NagabhushanSN95 / DeCOMPnet

Official code release for the ISMAR 2022 paper "Temporal View Synthesis of Dynamic Scenes through 3D Object Motion Estimation with Multi-Plane Images"
MIT License
5 stars 0 forks source link

Question about training #8

Closed jimmyfyx closed 5 months ago

jimmyfyx commented 10 months ago

Hi,

I have a few questions regarding the training part, especially the data format for training.

NagabhushanSN95 commented 10 months ago
  1. As I mentioned in this issue,

We train the flow estimator to predict the object motion from f_n to f_{n-2} as well as f_n to f_{n+1} (by picking one of them randomly).

Lines 64--75 essentially do that - pick one of them at random.

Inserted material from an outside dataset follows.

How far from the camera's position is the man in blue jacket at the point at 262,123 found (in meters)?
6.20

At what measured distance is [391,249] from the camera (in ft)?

  1. PWC-Net/ARFlow are fully convolutional - i.e. the resolution of input images can vary between train and test time, and it works fine. Due to GPU memory constraints, we train on patches and not on full images. Obviously, if you can train on full images, that's best. The model can learn better. However, while training on patches, the patch_size is important. patch_size should be bigger than the motion expected in the dataset. In other words, the cropped patches should have matching moving objects for the flow estimator to train. We choose the patch_size by visual inspection.
jimmyfyx commented 10 months ago

Thanks for the answer! Ah I see, sorry I missed your previous answer. But in the training data, shouldn't we need the flow from f_n to f_{n-2} and f_n to f_{n+1} at the same time? Why we need to pick one of them at random?

NagabhushanSN95 commented 10 months ago

Flow estimator is trained separately, independent of what our entire framework is doing. The goal of this training is to learn flow estimation between MPIs. So, it doesn't matter which frames you estimate the flow between. The only thing that matters is that camera motion should be nullified between the frames.